▶ _DESCRIPTION OF THE TASK_
Set down a faithful copy of every record below, with no images.

Stored data
※ ※ ※

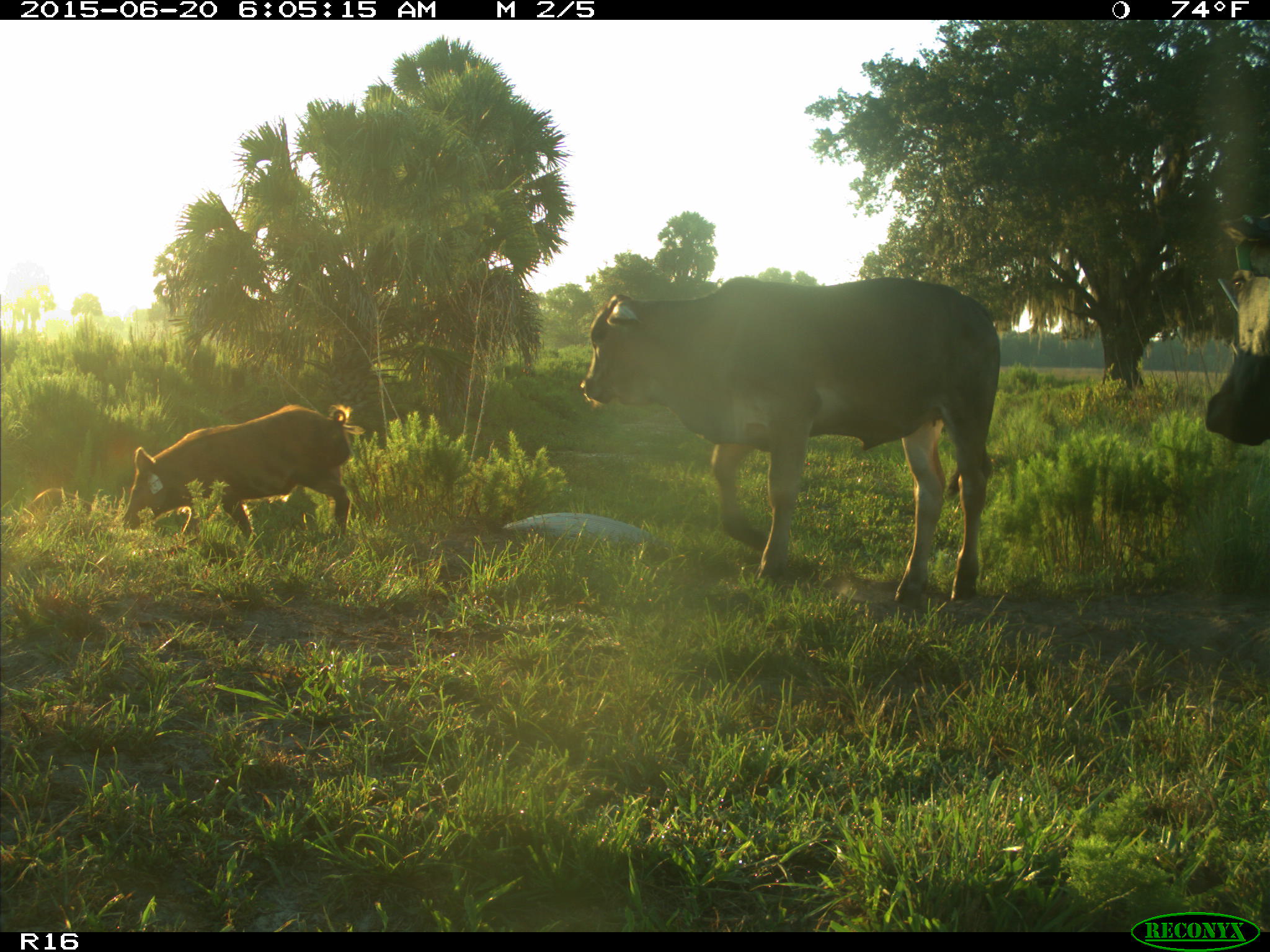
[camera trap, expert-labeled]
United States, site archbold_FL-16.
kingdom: Animalia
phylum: Chordata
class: Mammalia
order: Artiodactyla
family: Suidae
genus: Sus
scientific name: Sus scrofa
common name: wild boar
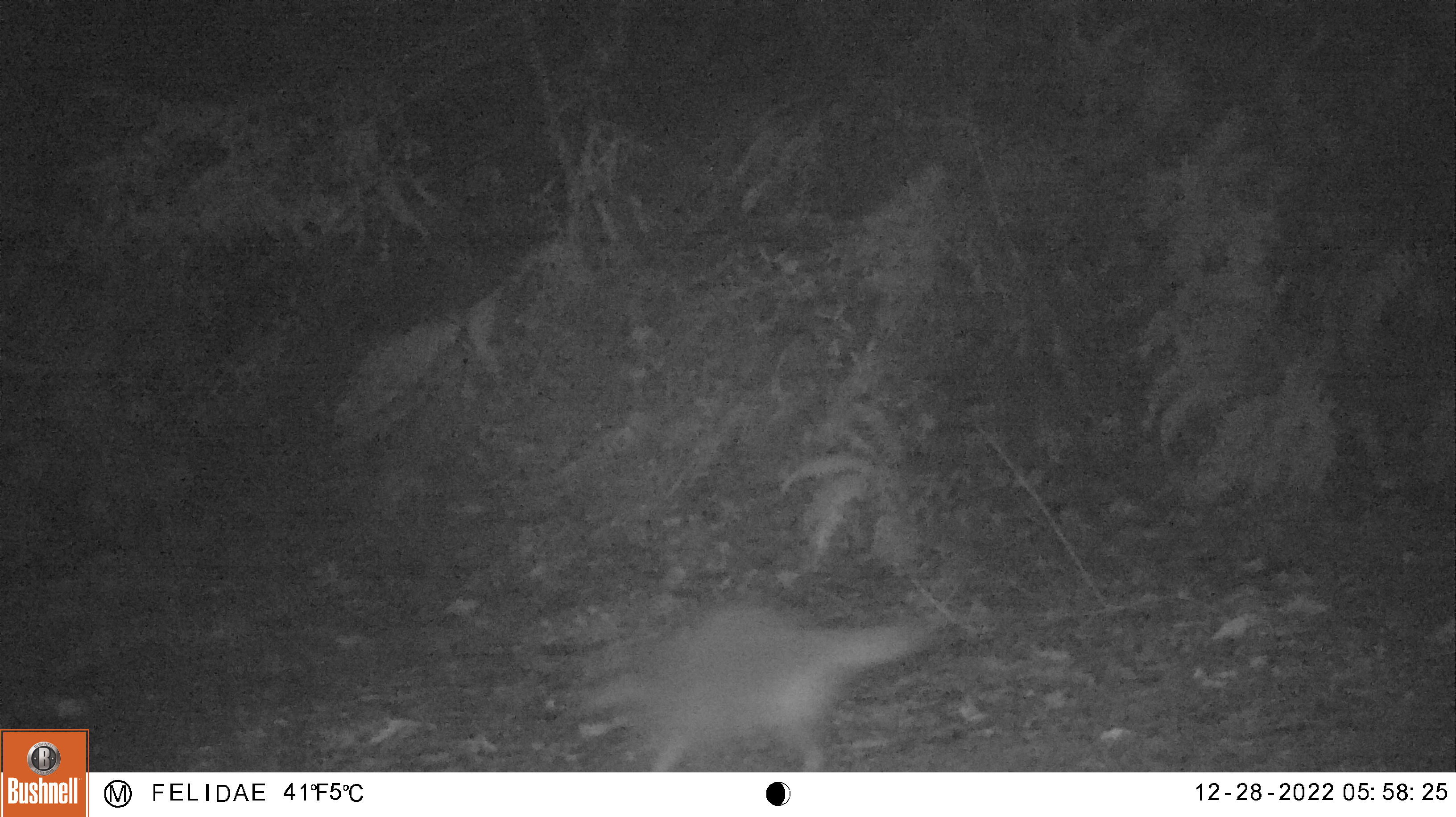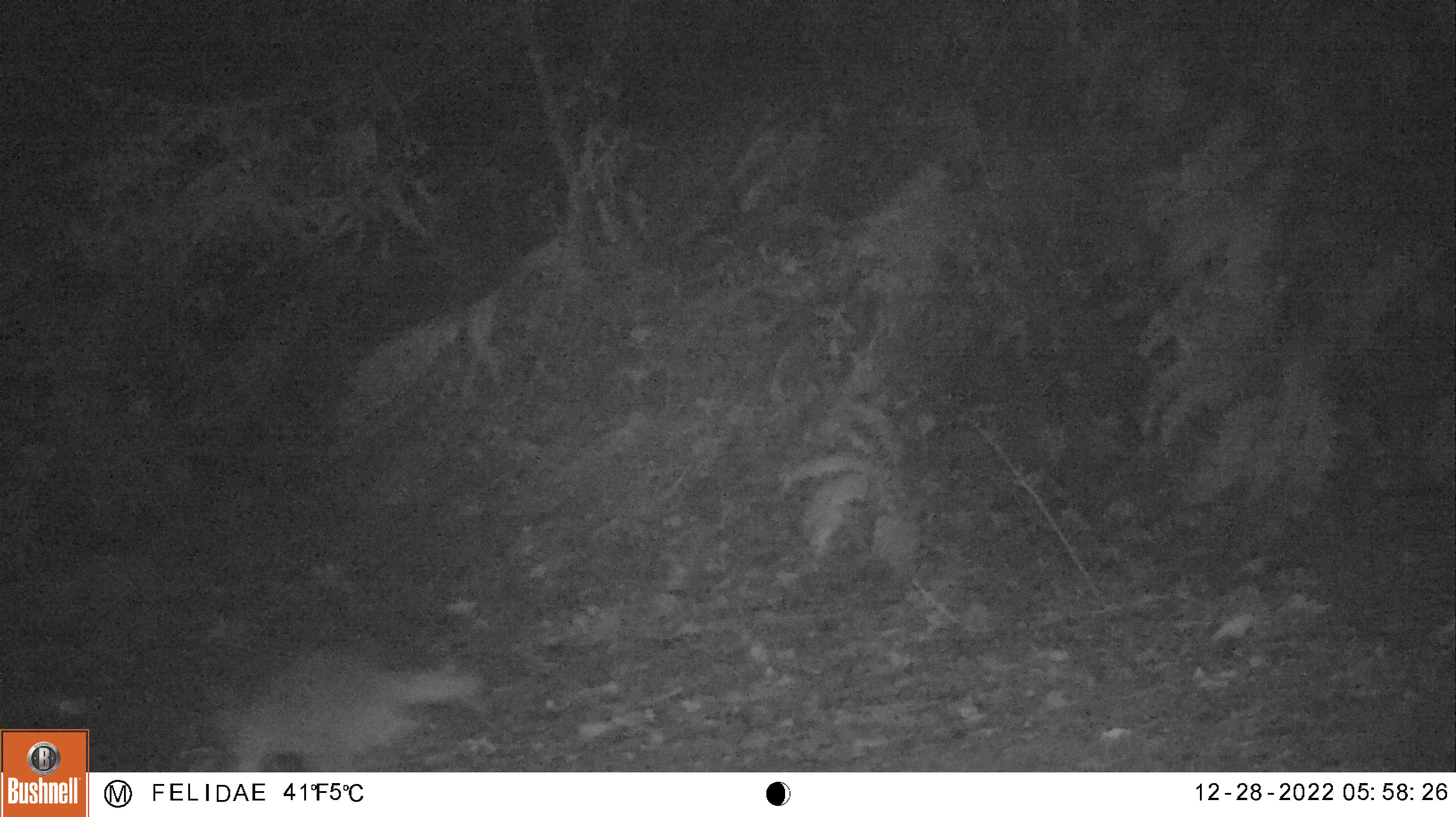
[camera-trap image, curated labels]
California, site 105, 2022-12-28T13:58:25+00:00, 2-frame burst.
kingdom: Animalia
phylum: Chordata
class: Mammalia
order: Carnivora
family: Procyonidae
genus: Procyon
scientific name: Procyon lotor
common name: raccoon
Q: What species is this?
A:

※ ※ ※

▶ _SOLUTION TO THE PROBLEM_
[camera trap, expert-labeled]
United States, site archbold_FL-16.
kingdom: Animalia
phylum: Chordata
class: Mammalia
order: Artiodactyla
family: Suidae
genus: Sus
scientific name: Sus scrofa
common name: wild boar
[camera-trap image, curated labels]
California, site 105, 2022-12-28T13:58:25+00:00, 2-frame burst.
kingdom: Animalia
phylum: Chordata
class: Mammalia
order: Carnivora
family: Procyonidae
genus: Procyon
scientific name: Procyon lotor
common name: raccoon
Q: What species is this?
A:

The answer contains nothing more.